WHAT THE TASK REQUIRES:
Search term "Women": please show all lines in the listing that contain it.

DATA FOR THIS TASK:
Segment Open

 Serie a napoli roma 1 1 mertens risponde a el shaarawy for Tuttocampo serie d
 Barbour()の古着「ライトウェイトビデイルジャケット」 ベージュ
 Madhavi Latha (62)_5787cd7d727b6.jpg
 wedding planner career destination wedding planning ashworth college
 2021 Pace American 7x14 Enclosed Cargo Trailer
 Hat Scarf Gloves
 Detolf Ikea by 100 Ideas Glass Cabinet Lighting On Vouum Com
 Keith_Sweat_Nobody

Segment Closed
Segment Open

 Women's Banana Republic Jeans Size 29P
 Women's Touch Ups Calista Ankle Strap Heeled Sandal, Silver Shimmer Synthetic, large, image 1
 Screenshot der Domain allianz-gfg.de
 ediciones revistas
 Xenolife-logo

Segment Closed
Segment Open

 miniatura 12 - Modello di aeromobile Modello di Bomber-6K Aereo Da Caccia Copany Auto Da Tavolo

Segment Closed

ANSWER FOR THE TASK:
 Women's Banana Republic Jeans Size 29P
 Women's Touch Ups Calista Ankle Strap Heeled Sandal, Silver Shimmer Synthetic, large, image 1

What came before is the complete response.